Selected extract:
BEGIN
Canadian tech stocks haven’t been nearly as visible as U.S. tech stocks. There are fewer of them. They’re less global. And they’re way smaller. But recently, there have been some major Canadian success stories. They’re all in different stages of their stories. Yet all have tremendous upside.
Please read on as I share with you three Canadian tech stocks to buy for growth.
CGI: A Canadian tech stock that’s conquering the world
As for as Canadian tech stocks go, CGI Group (TSX:GIB.A)(NYSE:GIB) is one of the greatest. It’s a leader in the IT and business consulting industry. And is has a global presence that reaches all corners of the world. The company has built this presence from its start back in 1976. This was done through acquisitions as well as organic growth. Today, the company continues to acquire and grow. Essentially, it continues to consolidate its fragmented industry. This is bringing revenues and margins higher as CGI builds more scale and efficiencies.
In fact, CGI’s business is a high-margin one that has been benefiting from the growing demand for digitization services and systems. The world was always moving toward progress. Today, it’s moving toward digitization at a frantic pace. It’s a move that makes sense. It brings companies greater efficiencies. It also brings them greater reach and greater profitability. So, it’s a win-win for CGI and its clients.
Recently, CGI reported stellar quarterly results. These results highlighted why it is, in fact, one of Canada’s best tech names. In short, the quarter was a big success. Revenue rose 10% and EPS rose 14%. Also, margins strengthened significantly. The company is awash in cash, and it continues to see opportunities for further value-enhancing acquisitions.
END
Complete the following:
[1] Summarize the article on Canadian tech stocks in two sentences.
[2] Write the next part of the article on Canadian tech stocks, picking up right after its final sentence.

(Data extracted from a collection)
BEGIN
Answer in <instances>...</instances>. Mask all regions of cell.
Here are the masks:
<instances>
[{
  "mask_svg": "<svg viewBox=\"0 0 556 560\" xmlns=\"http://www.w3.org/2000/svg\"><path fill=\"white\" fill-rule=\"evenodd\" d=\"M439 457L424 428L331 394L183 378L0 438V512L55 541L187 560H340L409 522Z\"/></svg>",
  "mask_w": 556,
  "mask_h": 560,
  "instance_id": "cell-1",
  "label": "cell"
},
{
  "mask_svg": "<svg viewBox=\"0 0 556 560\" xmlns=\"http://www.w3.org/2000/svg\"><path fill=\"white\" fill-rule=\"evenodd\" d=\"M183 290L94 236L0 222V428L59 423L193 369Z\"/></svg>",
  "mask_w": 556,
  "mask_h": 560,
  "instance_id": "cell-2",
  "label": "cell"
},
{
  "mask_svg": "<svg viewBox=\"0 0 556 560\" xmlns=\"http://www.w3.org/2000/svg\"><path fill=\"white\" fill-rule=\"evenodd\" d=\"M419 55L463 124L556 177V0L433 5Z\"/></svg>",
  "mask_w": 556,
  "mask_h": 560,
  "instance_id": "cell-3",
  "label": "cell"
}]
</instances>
END
Answers in order:
[1] Canadian tech stocks are fewer, less global and much smaller than U.S. tech stocks, but several have recently become major success stories with tremendous upside, and CGI Group is called one of the greatest among them. A global leader in IT and business consulting that has grown since 1976 through acquisitions and organic growth, CGI benefits from rising demand for digitization and recently reported a strong quarter, with revenue up 10%, EPS up 14%, significantly stronger margins and plenty of cash for further acquisitions.

[2]
BlackBerry: A tech stock in early stages but with world-class technology
Another Canadian success story is BlackBerry (TSX:BB)(NYSE:BB). BlackBerry’s ride has been far more volatile than other tech stocks, like CGI. However, the potential reward remains huge. Today, BlackBerry stock trades below $8. It’s looking more attractive than ever.
But there are a few things that have stood in BlackBerry’s way. Firstly, this company remains unprofitable. This is to be expected given the fact that the company has completely shifted gears a few years ago. Yet it’s still understandably unsettling for many investors. Secondly, we have BlackBerry’s embedded systems business. It’s BlackBerry’s most exciting business. But it’s still in the early stages. This means that setbacks are to be expected. Yet the growing pains that come with it are difficult.
With BlackBerry stock, I keep my eye on the fact that BlackBerry has won countless awards for its technology. Also, it has life-changing software. BlackBerry’s software enables machine-to-machine connectivity. This is transforming many industries. With its partnership with Google Web Services a year ago, BlackBerry is advancing its IVY auto platform. Management hopes it can have a version of IVY going into production by the end of this year. The market is huge. The potential payoff is tremendous.
Celestica: An overlooked tech stock positioned for growth
Lastly, Celestica (TSX:CLS)(NYSE:CLS) is one of Canada’s overlooked tech stocks that’s beginning to look more interesting. Celestica is an electronics manufacturing services (EMS) company. This means that it designs and manufactures hardware for the tech industry. Today, it’s benefitting from the growth in everything digital. Yet, its stock price is undervalued. It trades at less than 10 times 2022 expected consensus earnings.
Celestica’s latest results came in above expectations. EPS was $0.39 versus $0.35 expected. Also, revenue increased 27%. Finally, in additional positive news, the company raised its 2022 revenue guidance. It’s now calling for revenue of at least $6.5 billion. Celestica has been overlooked and discounted for so long. I think this is about to change. Valuation and expectations are too low, in my view, and will get re-rated.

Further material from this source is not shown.